Trianon, una ferita ancora aperta

Il trattato del Trianon, nonostante sia stato firmato quasi cento anni fa, in Ungheria è ancora oggi un argomento spinoso. Questo prese il nome dalle due grandi ville vicine a Versailles, Petit Trianon e Grand Trianon, nelle quali il 4 giugno 1920 si concluse l’accordo. Con esso le potenze alleate posero fine all’impero austro-ungarico, che era stato sconfitto nella Grande Guerra, e ridisegnarono la geografia del Regno d’Ungheria.
Di fatto dopo questa data, la superficie dell’Ungheria venne ridotta da 283 mila km quadrati a 91 mila, e perse intere regioni dell’est Europa abitate per lo più comunità magiare. Tra le più importanti vi furono la Rutenia, la Croazia, il Banato e la Transilvania. In particolare quest’ultima è tuttora oggetto di contesa con la Romania, il paese che la governa legittimamente. La questione è più complicata di quello che sembra, perché all’interno dei confini rumeni vivono un milione e mezzo di ungheresi, la minoranza etnica più grande d’Europa, senza contare gli altri sparsi negli stati adiacenti.

La decisione degli alleati di disegnare il confine in questo modo fu da subito contestato dalla delegazione ungherese, che fornì ragioni storiche, economiche ed etnografiche. In particolare dal punto di vista produttivo, nel corso dei secoli in quell’area si era costituito un ciclo virtuoso che aveva portato sviluppo anche nelle zone più remote. Così facendo si sarebbe rotta quell’unità economica della quale tutti i popoli coinvolti avevano beneficiato. Tuttavia l’Ungheria si presentava al tavolo dei trattati come una potenza sconfitta, e inoltre Jugoslavia, Cecoslovacchia e, naturalmente, Romania rigettarono in blocco le ragioni dei delegati magiari. Così nacque la repubblica d’Ungheria, dalla quale rimasero tagliati fuori 3 milioni di abitanti.

Il problema va contestualizzato nell’ambito della storia del popolo magiaro. Da sempre racchiuso all’interno dell’impero asburgico, una volta affrancatosi fu costretto al lasciare buona parte della sua popolazione fuori dallo stato nazionale. Per questo motivo molto spesso si parla di “nazione ungherese” differenziandola dallo stato vero e proprio.
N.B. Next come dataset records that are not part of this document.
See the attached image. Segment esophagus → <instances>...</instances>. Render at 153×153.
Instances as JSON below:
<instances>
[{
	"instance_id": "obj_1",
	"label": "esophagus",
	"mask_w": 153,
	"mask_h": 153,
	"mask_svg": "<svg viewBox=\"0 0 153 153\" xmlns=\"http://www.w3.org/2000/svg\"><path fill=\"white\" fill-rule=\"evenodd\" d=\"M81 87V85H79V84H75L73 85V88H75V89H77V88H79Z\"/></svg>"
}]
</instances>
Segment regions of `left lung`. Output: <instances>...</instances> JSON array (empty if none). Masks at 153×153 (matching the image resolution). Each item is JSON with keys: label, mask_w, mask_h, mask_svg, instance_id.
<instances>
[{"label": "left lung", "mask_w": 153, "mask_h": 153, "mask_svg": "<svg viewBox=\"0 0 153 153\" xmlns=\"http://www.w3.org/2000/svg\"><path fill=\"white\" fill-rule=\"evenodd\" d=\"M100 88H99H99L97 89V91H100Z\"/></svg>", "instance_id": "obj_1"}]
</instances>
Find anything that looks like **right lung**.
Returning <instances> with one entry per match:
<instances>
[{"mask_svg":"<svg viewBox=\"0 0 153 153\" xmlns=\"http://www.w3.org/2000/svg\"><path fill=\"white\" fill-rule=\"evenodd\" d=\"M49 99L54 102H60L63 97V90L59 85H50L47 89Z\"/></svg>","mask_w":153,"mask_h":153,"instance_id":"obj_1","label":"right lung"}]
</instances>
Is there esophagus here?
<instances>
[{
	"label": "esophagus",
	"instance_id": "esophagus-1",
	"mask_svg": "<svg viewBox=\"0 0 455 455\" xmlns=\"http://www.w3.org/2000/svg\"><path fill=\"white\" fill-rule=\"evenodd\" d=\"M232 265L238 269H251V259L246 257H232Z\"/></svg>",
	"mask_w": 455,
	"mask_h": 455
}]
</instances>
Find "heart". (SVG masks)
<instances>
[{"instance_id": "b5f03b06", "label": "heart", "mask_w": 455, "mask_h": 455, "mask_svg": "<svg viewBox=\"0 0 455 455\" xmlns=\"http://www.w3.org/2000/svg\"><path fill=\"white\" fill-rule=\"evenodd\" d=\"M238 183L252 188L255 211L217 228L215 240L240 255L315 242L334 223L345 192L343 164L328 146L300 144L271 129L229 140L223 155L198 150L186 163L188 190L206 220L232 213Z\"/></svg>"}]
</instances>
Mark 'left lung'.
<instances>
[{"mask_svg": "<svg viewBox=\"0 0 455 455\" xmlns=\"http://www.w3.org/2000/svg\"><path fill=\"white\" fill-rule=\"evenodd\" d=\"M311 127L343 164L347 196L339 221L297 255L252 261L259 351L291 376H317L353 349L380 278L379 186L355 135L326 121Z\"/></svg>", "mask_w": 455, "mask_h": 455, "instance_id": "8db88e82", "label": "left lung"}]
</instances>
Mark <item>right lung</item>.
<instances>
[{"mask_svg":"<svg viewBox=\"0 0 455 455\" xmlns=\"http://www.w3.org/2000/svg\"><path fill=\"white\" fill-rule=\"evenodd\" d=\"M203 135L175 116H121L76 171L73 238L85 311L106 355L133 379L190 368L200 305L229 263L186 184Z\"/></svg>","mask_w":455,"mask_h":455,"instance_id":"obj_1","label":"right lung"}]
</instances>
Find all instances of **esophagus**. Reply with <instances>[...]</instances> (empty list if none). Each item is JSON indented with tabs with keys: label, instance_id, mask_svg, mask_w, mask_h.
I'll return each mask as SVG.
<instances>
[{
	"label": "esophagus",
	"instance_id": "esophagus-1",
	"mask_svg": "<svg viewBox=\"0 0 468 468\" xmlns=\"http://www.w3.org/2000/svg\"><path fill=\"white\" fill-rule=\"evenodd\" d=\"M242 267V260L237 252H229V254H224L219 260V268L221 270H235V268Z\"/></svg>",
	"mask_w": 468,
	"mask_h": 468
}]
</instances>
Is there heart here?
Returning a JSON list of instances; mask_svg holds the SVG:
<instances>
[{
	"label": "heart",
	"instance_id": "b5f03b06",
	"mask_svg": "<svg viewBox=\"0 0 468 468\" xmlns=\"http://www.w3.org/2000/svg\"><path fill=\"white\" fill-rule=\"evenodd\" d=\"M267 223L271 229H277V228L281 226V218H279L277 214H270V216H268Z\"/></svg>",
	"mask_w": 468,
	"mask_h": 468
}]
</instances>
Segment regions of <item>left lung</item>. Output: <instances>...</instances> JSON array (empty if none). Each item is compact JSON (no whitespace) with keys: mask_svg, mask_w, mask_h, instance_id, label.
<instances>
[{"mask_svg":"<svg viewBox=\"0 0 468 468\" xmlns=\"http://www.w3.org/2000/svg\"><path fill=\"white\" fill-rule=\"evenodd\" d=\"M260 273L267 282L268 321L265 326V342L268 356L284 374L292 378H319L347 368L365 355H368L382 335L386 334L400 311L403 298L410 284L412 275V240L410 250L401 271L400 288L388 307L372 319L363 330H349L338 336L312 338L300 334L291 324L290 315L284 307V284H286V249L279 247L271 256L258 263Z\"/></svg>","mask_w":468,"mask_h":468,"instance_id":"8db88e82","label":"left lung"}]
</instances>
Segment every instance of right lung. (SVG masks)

Attualmente il controverso presidente Viktor Orbán sembra aver nuovamente puntato i riflettori su questa vicenda irrisolta. È stata sua l’idea di istituire il 4 giugno il “giorno di coesione nazionale”, per ricordare l’ingiustizia di Trianon. Certamente a quasi un secolo da quella data, con l’avvento dell’Unione Europea e del trattato di Shengen, ricordare tale evento può essere considerato anacronistico. Tuttavia gli ungheresi sono da sempre molto legati alle loro origini, e soprattutto vi è una storica inimicizia con la Romania, che rende la questione assai più scottante di quanto non dovrebbe essere. Se poi si pensa che i destini dell’UE, e soprattutto di Shengen, sono appesi a un filo, si ha il quadro completo.